* **文書の抜粋**
^^^^

植民地時代から第二次大戦後までのアメリカにおける医学教育:Kaufman "American Medical Education”(1980)

Martin Kaufman, "American Medical Education,” Ronald L. Numbers, ed., The Education of American Physicians: Historical Essays, Berkeley and Los Angeles: University of California Press, 1980, pp. 7–28.

The Education of American Physicians: Historical Essays

The Education of American Physicians: Historical Essays

 本論文は、植民地時代から第二次大戦後に至るまでのアメリカにおける医学教育の歴史を概観するものである。19世紀になってもアメリカの医師の大半は徒弟制度によって医師としての訓練を受けていた。そういった制度は植民地時代にみてとれ、16歳以下の少年は師のもとで従者として5〜7年ほどの訓練を受けていたという。彼らは馬の世話をしたり、部屋を片付けたり、請求書を集めたりしながら、師の診療の様子をみることで医学について学んだのである。そういった少年たちのなかで、上流階級のごく限られた者だけがエディンバラ大学などのヨーロッパの医学校に学びにいくことができた。そして、そういった人物が各地の医学校の教授職に就くことになる。なお、植民地時代の医師は全部で3000人ほどであったが、そのうちヨーロッパで学ぶことが出来たのは300人ほどであった。

^^^^

* **抽出資料**

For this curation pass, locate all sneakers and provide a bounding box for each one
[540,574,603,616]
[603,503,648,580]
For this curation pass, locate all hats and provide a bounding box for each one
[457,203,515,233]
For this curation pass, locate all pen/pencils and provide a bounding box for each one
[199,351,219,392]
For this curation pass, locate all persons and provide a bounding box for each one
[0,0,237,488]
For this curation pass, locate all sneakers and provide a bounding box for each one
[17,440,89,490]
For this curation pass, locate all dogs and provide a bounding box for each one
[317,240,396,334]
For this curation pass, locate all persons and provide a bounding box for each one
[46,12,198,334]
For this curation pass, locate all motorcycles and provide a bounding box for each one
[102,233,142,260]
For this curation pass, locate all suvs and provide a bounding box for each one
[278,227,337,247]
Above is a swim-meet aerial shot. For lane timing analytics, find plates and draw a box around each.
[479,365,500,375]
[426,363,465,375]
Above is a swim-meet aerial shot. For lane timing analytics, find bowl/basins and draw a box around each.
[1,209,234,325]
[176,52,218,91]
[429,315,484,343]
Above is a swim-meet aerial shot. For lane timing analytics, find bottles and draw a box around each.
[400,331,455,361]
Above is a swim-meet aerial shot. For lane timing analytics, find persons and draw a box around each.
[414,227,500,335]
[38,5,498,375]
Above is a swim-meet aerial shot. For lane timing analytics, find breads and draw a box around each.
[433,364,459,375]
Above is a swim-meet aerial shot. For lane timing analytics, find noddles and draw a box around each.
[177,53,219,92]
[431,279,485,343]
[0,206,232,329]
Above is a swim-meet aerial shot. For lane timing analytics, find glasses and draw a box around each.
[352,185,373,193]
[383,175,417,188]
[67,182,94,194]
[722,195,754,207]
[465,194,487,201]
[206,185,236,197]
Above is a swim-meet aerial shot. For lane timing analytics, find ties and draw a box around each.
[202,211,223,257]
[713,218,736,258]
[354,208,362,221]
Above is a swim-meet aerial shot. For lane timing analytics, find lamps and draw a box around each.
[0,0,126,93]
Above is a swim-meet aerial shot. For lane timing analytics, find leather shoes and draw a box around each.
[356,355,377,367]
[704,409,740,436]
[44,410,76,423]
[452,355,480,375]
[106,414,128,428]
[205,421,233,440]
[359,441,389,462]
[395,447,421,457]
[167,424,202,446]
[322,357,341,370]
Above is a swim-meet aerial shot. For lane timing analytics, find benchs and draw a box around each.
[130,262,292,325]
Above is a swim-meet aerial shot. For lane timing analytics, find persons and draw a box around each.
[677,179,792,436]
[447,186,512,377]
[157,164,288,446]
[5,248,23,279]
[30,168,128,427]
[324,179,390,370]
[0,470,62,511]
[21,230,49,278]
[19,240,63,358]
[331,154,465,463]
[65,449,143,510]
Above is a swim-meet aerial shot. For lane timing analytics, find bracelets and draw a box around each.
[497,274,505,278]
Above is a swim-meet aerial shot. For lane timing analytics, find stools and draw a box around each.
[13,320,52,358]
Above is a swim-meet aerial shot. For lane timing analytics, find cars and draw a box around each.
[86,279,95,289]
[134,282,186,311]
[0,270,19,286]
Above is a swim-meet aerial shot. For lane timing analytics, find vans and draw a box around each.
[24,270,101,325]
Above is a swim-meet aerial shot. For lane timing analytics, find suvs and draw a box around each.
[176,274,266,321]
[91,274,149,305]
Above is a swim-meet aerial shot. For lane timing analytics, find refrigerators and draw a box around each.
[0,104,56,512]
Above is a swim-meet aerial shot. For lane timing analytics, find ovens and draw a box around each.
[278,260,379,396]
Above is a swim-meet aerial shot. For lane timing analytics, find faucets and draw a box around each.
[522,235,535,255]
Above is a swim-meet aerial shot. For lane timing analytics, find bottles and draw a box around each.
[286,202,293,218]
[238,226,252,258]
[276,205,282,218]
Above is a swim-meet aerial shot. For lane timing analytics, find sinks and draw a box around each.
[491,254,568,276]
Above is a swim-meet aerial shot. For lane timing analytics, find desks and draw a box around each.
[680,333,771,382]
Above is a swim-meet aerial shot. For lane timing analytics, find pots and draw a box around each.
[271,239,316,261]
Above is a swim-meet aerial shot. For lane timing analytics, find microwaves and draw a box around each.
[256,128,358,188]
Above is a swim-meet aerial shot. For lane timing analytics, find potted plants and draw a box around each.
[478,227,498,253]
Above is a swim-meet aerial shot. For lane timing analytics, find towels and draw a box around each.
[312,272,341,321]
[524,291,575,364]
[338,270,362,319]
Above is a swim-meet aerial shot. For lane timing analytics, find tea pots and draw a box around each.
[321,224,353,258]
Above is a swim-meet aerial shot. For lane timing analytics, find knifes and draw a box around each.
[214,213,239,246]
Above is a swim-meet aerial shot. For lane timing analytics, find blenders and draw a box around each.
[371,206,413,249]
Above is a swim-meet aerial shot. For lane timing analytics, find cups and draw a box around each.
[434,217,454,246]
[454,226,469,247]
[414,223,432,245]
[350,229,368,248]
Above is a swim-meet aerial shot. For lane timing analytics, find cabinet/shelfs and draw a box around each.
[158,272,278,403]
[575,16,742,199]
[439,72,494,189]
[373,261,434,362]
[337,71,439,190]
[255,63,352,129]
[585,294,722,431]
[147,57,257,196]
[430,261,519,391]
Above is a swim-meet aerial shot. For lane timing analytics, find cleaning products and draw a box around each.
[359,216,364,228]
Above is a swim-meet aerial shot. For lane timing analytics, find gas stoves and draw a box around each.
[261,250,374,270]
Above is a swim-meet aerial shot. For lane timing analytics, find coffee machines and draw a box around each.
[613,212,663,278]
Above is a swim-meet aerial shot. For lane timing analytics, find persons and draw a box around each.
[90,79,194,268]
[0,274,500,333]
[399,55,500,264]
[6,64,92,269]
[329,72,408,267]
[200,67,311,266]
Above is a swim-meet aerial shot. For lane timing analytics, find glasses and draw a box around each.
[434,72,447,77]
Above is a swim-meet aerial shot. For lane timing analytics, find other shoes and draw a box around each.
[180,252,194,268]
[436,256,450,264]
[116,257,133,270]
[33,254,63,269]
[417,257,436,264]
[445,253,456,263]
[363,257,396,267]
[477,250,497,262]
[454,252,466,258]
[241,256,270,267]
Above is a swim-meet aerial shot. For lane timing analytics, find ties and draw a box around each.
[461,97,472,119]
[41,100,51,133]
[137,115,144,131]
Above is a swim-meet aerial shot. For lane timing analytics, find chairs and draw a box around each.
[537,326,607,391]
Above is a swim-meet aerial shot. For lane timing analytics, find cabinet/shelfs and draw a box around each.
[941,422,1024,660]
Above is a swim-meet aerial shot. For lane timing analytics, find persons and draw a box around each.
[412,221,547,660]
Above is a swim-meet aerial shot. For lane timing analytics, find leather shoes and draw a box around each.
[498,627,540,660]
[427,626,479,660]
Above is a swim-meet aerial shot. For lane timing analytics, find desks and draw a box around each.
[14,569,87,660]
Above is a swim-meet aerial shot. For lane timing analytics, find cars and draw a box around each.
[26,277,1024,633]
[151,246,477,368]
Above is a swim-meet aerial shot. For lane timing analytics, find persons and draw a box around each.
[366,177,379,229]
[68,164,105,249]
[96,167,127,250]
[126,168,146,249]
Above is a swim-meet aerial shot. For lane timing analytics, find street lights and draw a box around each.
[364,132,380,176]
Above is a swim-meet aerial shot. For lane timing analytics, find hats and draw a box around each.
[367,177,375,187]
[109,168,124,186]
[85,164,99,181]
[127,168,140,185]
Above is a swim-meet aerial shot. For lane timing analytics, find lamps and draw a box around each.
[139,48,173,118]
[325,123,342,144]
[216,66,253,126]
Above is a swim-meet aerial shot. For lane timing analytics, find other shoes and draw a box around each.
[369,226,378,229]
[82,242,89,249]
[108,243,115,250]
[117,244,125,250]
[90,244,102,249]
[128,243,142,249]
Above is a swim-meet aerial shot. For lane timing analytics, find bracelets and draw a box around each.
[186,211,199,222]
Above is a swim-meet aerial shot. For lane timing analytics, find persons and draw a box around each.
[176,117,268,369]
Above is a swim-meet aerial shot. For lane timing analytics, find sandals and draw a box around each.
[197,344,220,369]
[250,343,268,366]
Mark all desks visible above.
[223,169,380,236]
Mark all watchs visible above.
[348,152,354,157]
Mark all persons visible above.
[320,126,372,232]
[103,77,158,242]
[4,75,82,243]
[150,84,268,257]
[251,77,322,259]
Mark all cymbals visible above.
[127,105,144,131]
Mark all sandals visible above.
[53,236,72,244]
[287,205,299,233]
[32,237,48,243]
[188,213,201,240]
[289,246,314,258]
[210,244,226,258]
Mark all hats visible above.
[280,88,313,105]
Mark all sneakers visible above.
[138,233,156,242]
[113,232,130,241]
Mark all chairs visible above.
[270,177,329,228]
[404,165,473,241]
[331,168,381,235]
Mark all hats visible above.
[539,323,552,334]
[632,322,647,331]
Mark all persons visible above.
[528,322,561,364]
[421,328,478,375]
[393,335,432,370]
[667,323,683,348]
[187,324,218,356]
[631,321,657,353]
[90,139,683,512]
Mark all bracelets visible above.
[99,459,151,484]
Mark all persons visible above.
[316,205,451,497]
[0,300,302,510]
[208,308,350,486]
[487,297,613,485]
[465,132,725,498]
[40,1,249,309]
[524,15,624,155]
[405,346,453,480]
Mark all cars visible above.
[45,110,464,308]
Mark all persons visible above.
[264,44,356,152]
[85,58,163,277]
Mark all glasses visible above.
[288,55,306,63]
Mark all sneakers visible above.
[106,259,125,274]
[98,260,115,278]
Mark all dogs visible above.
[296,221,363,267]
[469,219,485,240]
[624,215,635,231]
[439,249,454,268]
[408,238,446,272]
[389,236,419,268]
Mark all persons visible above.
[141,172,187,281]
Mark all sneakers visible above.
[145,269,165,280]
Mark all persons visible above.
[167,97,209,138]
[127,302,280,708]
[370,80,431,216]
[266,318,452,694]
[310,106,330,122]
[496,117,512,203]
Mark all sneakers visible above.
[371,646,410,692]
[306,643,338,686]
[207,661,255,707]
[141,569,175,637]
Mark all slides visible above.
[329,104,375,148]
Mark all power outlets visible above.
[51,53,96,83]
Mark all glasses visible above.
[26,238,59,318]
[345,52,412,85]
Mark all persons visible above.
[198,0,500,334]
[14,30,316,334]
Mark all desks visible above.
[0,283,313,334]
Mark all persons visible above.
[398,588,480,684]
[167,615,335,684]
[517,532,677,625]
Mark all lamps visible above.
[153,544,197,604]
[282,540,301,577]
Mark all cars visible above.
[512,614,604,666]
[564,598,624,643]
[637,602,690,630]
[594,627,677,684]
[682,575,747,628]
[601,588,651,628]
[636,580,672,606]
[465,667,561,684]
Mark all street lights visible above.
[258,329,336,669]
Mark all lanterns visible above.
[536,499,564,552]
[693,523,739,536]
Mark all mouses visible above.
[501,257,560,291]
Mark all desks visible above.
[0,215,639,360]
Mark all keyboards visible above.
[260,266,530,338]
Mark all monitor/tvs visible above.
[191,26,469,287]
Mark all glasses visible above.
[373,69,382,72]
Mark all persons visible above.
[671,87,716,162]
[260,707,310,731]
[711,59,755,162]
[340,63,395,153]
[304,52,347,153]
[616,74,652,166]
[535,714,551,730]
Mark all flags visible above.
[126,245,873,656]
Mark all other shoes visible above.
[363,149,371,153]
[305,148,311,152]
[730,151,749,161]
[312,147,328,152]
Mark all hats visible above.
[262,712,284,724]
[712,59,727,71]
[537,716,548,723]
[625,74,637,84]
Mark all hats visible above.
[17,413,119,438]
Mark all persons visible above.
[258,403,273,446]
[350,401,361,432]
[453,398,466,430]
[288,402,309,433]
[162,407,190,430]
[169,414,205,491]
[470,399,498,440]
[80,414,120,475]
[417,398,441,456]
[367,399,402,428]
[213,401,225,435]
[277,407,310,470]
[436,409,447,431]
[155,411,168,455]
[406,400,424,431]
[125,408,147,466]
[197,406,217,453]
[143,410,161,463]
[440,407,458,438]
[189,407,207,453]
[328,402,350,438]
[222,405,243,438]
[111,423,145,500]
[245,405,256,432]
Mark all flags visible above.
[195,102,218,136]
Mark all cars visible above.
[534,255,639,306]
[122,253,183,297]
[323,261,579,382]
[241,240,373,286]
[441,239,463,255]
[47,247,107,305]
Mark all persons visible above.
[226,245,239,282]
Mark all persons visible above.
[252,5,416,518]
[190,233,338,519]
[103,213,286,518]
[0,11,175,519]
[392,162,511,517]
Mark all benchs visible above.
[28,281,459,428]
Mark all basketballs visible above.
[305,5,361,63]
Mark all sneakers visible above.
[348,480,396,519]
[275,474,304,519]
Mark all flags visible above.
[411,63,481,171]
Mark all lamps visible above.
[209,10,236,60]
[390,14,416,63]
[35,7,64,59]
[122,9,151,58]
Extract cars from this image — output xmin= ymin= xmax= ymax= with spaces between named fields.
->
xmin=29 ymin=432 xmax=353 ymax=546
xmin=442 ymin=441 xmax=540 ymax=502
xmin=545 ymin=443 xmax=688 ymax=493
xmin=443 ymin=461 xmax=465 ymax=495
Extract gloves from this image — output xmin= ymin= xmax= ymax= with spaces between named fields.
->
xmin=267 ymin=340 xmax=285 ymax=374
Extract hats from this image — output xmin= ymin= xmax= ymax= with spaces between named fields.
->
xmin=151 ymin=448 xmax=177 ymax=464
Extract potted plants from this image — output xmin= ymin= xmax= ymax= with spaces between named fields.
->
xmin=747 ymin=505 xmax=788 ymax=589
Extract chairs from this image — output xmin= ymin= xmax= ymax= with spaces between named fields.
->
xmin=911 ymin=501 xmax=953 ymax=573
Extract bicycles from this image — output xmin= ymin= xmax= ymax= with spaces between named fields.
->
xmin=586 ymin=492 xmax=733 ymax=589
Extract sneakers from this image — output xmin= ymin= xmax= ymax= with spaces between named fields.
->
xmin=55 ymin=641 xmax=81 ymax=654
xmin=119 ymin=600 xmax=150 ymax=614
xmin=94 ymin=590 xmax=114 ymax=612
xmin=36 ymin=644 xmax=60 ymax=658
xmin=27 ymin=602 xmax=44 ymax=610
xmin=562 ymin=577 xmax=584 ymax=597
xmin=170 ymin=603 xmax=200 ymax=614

^^^^

* **設問**
a - アメリカの医学教育史の文章に照らして、次の(i)〜(iii)がそれぞれ合っているかを「はい」か「いいえ」で答えよ。判断の根拠となる本文の語句をそのまま引用すること。(i) 植民地時代の徒弟は、師のもとで5〜7年ほど訓練を受けていた。(ii) 植民地時代の医師のおよそ半数がヨーロッパで学んだ。(iii) 19世紀には、アメリカの医師の大半が医学校で訓練を受けていた。
b - アメリカの医学教育史の文章で、徒弟の少年たちが師の診療の様子をみながら行っていた雑務をすべて挙げよ。

* **解答**
a -
(i) はい。「16歳以下の少年は師のもとで従者として5〜7年ほどの訓練を受けていたという」
(ii) いいえ。「植民地時代の医師は全部で3000人ほどであったが、そのうちヨーロッパで学ぶことが出来たのは300人ほどであった」
(iii) いいえ。「19世紀になってもアメリカの医師の大半は徒弟制度によって医師としての訓練を受けていた」

b - 馬の世話をすること、部屋を片付けること、請求書を集めること。